The authors developed a computer model to consider 28 billion combinations of renewable energy sources and storage mechanisms, each tested over four years of historical hourly weather data and electricity demands. The model incorporated data from within a large regional grid called PJM Interconnection, which includes 13 states from New Jersey to Illinois and represents one-fifth of the United States’ total electric grid.
Unlike other studies, the model focused on minimizing costs instead of the traditional approach of matching generation to electricity use. The researchers found that generating more electricity than needed during average hours — in order to meet needs on high-demand but low-wind power hours — would be cheaper than storing excess power for later high demand.
Storage is relatively costly because the storage medium, batteries or hydrogen tanks, must be larger for each additional hour stored.
One of several new findings is that a very large electric system can be run almost entirely on renewable energy.
“For example, using hydrogen for storage, we can run an electric system that today would meeting a need of 72 GW, 99.9 percent of the time, using 17 GW of solar, 68 GW of offshore wind, and 115 GW of inland wind,” said co-author Cory Budischak, instructor in the Energy Management Department at Delaware Technical Community College and former UD student.
A GW (“gigawatt”) is a measure of electricity generation capability. One GW is the capacity of 200 large wind turbines or of 250,000 rooftop solar systems. Renewable electricity generators must have higher GW capacity than traditional generators, since wind and solar do not generate at maximum all the time.
The study sheds light on what an electric system might look like with heavy reliance on renewable energy sources. Wind speeds and sun exposure vary with weather and seasons, requiring ways to improve reliability. In this study, reliability was achieved by: expanding the geographic area of renewable generation, using diverse sources, employing storage systems, and for the last few percent of the time, burning fossil fuels as a backup.
During the hours when there was not enough renewable electricity to meet power needs, the model drew from storage and, on the rare hours with neither renewable electricity or stored power, then fossil fuel. When there was more renewable energy generated than needed, the model would first fill storage, use the remaining to replace natural gas for heating homes and businesses and only after those, let the excess go to waste.
The study used estimates of technology costs in 2030 without government subsidies, comparing them to costs of fossil fuel generation in wide use today.
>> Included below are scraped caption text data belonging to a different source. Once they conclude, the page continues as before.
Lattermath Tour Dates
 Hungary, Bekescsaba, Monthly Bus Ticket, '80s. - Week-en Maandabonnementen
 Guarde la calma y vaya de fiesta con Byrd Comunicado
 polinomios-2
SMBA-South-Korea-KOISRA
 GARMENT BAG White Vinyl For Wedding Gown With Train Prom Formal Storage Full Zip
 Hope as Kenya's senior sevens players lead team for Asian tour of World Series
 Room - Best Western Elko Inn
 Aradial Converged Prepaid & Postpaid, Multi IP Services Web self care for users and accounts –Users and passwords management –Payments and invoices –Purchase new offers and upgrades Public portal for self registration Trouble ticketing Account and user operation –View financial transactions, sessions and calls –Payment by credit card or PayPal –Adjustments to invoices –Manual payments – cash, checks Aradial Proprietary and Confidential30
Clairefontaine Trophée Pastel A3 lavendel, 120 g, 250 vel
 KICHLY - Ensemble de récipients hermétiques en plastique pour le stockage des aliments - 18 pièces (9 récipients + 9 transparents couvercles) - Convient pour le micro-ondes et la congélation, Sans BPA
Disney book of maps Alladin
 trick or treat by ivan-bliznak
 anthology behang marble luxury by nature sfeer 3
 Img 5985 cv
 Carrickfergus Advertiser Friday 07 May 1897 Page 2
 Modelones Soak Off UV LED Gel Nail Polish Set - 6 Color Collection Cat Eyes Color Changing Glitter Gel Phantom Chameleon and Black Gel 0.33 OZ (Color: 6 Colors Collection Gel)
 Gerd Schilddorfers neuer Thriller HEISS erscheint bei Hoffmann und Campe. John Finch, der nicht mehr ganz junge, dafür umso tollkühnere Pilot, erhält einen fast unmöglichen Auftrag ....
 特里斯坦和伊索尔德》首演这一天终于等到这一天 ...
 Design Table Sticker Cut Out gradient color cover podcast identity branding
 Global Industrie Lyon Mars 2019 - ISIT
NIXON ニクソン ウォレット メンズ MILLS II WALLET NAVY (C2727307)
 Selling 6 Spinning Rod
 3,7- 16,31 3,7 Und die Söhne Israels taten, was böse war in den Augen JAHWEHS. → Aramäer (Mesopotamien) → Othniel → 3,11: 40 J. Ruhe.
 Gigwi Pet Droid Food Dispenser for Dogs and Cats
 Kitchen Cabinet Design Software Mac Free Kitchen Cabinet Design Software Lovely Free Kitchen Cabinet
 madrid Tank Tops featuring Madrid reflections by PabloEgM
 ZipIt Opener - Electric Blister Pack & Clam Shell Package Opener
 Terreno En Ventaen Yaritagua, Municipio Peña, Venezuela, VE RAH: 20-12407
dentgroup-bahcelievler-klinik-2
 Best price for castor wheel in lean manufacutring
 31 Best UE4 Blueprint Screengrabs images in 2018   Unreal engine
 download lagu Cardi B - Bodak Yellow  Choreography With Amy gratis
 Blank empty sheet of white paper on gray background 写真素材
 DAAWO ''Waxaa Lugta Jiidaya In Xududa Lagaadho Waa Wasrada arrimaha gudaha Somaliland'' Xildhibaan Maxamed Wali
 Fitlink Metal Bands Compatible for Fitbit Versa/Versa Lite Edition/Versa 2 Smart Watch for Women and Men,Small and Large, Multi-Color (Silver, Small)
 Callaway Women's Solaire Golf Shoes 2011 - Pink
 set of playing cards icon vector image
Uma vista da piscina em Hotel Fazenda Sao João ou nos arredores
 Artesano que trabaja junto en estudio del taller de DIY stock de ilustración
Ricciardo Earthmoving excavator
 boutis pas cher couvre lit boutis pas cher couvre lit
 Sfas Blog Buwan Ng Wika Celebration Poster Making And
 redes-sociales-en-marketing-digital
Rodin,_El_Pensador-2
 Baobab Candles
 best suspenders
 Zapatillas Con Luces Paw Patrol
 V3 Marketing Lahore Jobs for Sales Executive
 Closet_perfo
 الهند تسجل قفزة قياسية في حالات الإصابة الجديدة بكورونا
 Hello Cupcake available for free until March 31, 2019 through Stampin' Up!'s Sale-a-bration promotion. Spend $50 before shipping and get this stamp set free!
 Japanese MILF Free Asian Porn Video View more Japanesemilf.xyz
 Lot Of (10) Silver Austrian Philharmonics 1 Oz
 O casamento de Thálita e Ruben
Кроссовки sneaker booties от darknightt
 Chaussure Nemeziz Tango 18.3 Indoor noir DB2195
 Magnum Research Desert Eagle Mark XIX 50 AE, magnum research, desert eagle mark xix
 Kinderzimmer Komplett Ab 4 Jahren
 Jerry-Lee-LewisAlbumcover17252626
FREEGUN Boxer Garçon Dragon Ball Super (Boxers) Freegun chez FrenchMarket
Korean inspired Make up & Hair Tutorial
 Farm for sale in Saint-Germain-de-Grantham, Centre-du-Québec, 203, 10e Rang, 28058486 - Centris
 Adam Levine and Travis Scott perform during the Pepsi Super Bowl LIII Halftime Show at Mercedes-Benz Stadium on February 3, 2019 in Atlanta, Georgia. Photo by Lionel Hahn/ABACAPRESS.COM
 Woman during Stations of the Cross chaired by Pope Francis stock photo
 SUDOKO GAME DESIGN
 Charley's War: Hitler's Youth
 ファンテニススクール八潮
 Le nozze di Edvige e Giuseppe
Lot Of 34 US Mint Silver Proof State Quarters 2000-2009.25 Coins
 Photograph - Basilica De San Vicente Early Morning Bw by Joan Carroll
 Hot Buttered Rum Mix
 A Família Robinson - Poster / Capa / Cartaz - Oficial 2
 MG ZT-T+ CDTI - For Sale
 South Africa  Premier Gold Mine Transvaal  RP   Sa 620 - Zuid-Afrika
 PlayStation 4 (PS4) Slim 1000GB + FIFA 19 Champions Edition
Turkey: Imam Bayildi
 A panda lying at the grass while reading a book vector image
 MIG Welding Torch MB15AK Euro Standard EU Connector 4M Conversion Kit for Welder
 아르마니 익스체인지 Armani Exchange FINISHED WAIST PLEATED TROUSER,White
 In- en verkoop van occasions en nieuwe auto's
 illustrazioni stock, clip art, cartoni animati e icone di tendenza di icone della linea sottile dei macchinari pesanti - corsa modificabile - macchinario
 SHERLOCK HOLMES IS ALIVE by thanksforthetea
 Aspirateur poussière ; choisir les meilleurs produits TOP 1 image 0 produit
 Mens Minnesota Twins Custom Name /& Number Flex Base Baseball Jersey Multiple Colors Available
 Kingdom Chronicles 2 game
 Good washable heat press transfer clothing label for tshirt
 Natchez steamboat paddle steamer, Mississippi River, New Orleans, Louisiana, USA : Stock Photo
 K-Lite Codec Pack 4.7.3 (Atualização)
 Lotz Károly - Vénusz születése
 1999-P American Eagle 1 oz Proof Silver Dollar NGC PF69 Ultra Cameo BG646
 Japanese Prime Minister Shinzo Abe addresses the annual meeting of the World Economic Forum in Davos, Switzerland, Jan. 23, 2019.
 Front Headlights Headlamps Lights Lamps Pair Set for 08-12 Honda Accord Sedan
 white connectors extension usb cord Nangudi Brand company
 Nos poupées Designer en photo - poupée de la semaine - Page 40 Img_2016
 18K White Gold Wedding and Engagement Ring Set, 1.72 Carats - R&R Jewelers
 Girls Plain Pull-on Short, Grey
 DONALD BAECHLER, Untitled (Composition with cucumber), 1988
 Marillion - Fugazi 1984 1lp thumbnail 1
The cost of fossil fuels includes both the fuel cost itself and the documented external costs such as human health effects caused by power plant air pollution. The projected capital costs for wind and solar in 2030 are about half of today’s wind and solar costs, whereas maintenance costs are projected to be approximately the same.
“Aiming for 90 percent or more renewable energy in 2030, in order to achieve climate change targets of 80 to 90 percent reduction of the greenhouse gas carbon dioxide from the power sector, leads to economic savings,” the authors observe.
The research was published online last month in the Journal of Power Sources.
=============================================================
So they say all this can happen by 2030. Riiiiight.
Exhibit 1:
CHART OF THE DAY: The Epic Implosion Of The Green Energy Bubble
Exhibit 2: Renewables have a long way to go:
Source: Total world energy consumption by source 2010, from REN21 Renewables 2012 Global Status Report.
Exhibit 3: Other credible sources figure only an 8% growth over current levels by 2030.
Source: Sustainable Energy Review, Oct, 2012.
Exhibit 4:
During the study period, wind generation was:
* below 20% of capacity more than half the time;
* below 10% of capacity over one third of the time;
* below 2.5% capacity for the equivalent of one day in twelve;
* below 1.25% capacity for the equivalent of just under one day a month.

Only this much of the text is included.